LIES ABOUT DATING

Every day, a new article pops up warning about the decline of love and marriage. As a dating expert, I see the ruins of relationships like a journalist in a post-warzone, and I wonder if we’re wrong to be cynical. Despite the damaged reputation of dating today, there is a saving grace: reality. The blame of failed relationships doesn’t lie in the time we live in; it is a product of what we continually get wrong about dating in general.

1. Dating is luck.

The thought of the lottery being your financial plan seems absurd, but finding love through luck makes sense? You have total control over your love life with the choices you make every day. You determine where you’ll go, how you’ll dress, whom you’ll smile at and how open you will be to new interactions. You dictate how you will interpret flirtations or ambivalence. You create your love life. Your actions determine the results you get. More importantly, you determine whether you will ever learn how to date.

Learning to date is no different than learning a new job or skill. There are practices and indicators you can follow for success, but most people rely on luck. If single men and women decided to be better partners and learned the subtle nuances of interpersonal relationships, dating would improve. We would no longer rely on trends or statistics to determine our success.

2. You don’t have to communicate.

Relationships suffer when the two parties involved fail to properly communicate. Many singles allow their limiting beliefs (or worse, their egos) to speak on their behalves, and they are too afraid to say what they really feel. Our inability to be honest in our daily conversations makes dating harder than it has to be.

Open communication in a relationship leads to problem solving, but we drift in ambiguity, never getting the answers to the questions we’re afraid to ask. Our fear of losing another person’s affection, the denial of our own needs and the shame of wanting anything at all from another person make it impossible to effectively ask for what we want in dating. Yet, people wonder why relationships don’t last. Most couples break up before ever talking through important issues.

3. Everyone will respect you
Respect is what you give yourself. If you don’t place a high value on who you are and respect yourself enough to set boundaries in your relationships, don’t expect others to. No one can love you more or treat you better than you treat yourself. When another person treats you poorly, it’s your job to walk away and set the standard for how you expect to be treated. Don’t assume respect will be given to you. Show respect for yourself by living with standards and conviction.

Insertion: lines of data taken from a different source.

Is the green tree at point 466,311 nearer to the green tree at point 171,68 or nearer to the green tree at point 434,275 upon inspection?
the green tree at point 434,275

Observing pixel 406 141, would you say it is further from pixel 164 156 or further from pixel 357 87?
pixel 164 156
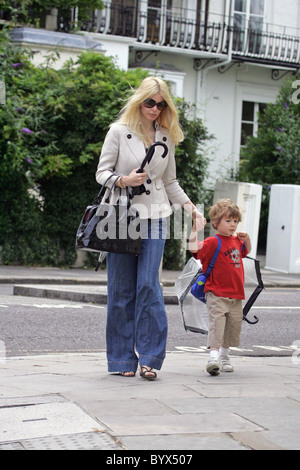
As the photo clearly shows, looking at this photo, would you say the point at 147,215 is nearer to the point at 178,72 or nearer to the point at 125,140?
the point at 125,140

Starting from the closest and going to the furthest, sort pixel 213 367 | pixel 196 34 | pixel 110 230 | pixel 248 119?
pixel 110 230 < pixel 213 367 < pixel 196 34 < pixel 248 119

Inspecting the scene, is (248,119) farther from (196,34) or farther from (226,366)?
(226,366)

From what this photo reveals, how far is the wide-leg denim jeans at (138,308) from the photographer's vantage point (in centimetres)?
574

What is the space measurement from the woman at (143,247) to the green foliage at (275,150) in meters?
14.4

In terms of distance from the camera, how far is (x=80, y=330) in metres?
8.70

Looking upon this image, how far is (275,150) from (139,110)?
593 inches

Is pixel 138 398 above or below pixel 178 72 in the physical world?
below

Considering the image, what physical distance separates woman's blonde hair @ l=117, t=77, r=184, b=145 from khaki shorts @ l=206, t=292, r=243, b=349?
124 centimetres

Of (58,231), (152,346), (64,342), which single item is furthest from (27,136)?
(152,346)

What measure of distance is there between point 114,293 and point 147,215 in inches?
22.6

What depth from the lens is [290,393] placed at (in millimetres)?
5422

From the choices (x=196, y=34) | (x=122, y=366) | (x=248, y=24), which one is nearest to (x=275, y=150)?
(x=196, y=34)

4. Relationships should last forever.

Throughout history, relationships have ended. Partners died in war from diseases and women died during childbirth. The Bible is littered with breakups and failed relationships yet somehow, Disney convinced us love lasts forever. Well, nothing actually lasts forever. Your relationship isn’t a failure if it doesn’t result in marriage. The success of a relationship is how happy you were every day you spent together, not in the “forever.” While we focus on the statistic of divorce, we don’t account for the many miserable years that led up to the divorce.

Many years of brave faces, cheating or lonely nights can occur within a relationship just because someone believes it should last. Well, bad relationships should end. It’s the fantasy of forever that makes them continue on longer than necessary.

5. No one dates anymore.
You date to the level you require. If you want a traditional partner who believes in customary dating rituals, then it’s your job to find him or her. Stop accepting dates with people who don’t date to your standards. If you accept less, you get it. The art of dating hasn’t been lost, we’ve just changed our requirements. There was a time when you had to follow the scripted rules in order to get a desired result. Men had to be gentlemen to get a kiss, and women had to seem demure to land husbands.

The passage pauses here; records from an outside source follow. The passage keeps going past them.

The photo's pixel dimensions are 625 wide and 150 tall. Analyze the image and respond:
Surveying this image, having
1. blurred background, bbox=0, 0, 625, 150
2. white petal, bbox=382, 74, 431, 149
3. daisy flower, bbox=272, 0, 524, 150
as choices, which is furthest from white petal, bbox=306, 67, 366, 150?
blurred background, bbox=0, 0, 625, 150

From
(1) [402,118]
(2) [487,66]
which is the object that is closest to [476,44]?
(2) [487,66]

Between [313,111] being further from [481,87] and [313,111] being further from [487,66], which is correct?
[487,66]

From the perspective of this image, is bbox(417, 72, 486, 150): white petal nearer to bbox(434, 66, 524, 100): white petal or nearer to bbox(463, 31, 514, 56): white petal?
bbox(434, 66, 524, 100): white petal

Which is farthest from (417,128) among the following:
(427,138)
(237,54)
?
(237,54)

We have lost the belief of being able to barter with traditional currency and get the person we want. We’ve gained the fear of sending the wrong message, coming across too strongly and ending up alone. We don’t believe you can play “hard to get” and still get anything. This fear is so strong that we’ve abandoned past dating traditions because we believe they don’t work. We have too much doubt in traditional dating, so we lower our standards to accept less than what we want. If you want to date traditionally, require it.

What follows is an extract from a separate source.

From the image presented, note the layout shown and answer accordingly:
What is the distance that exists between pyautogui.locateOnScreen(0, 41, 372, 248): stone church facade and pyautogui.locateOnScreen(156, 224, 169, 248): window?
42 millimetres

6. It’s a means to an end.

The goal of dating isn’t always marriage, but thinking it should be keeps many people single. I believe we connect with the people we need at the time, based on who we are. As we grow and evolve, so do our needs. Dating is a great way to build connections and learn more about ourselves through relationships. It’s a great opportunity to stretch our vulnerability and communication muscles. Dating is fun, or at least it can be when you aren’t worried about where things are heading.

Even if relationships end, your time wasn’t wasted. You didn’t do it all for nothing. Every experience is an opportunity to grow, and dating is no different. Take dating as an experience instead of a means to an end (with that end being marriage). You can still enjoy the trip without knowing the destination.